_Exercise prompt_
Where the line with "4th image of 3590 E Jordan Dr" appears below, start writing out lines exactly, and finish with the line with "Pen med metalliske overflader", which is included; write out nothing else.

_Records for the task_
------------

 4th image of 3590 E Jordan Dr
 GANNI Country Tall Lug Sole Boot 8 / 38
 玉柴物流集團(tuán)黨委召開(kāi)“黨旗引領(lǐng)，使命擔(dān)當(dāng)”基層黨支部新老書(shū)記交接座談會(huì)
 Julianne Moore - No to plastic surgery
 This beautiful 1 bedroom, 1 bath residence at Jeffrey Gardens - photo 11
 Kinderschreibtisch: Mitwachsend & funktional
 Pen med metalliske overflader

------------

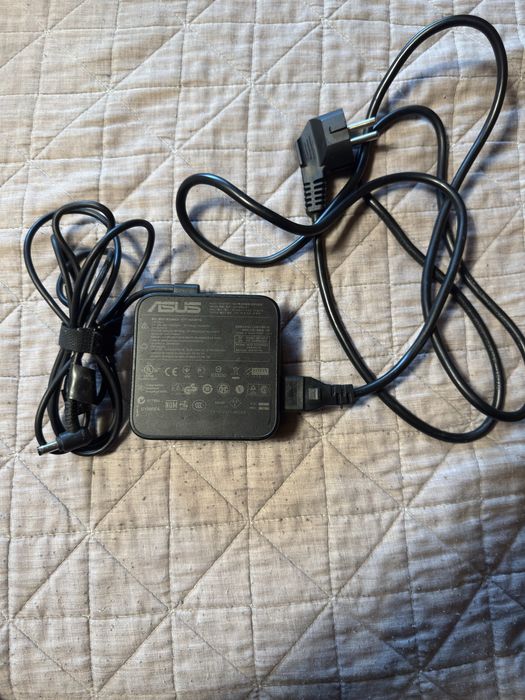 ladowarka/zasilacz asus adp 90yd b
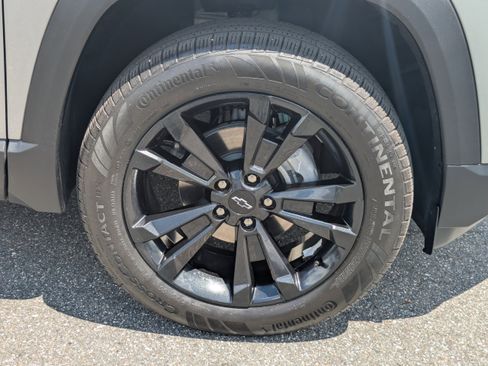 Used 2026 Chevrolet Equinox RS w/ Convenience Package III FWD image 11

------------

_Result of the exercise_
 4th image of 3590 E Jordan Dr
 GANNI Country Tall Lug Sole Boot 8 / 38
 玉柴物流集團(tuán)黨委召開(kāi)“黨旗引領(lǐng)，使命擔(dān)當(dāng)”基層黨支部新老書(shū)記交接座談會(huì)
 Julianne Moore - No to plastic surgery
 This beautiful 1 bedroom, 1 bath residence at Jeffrey Gardens - photo 11
 Kinderschreibtisch: Mitwachsend & funktional
 Pen med metalliske overflader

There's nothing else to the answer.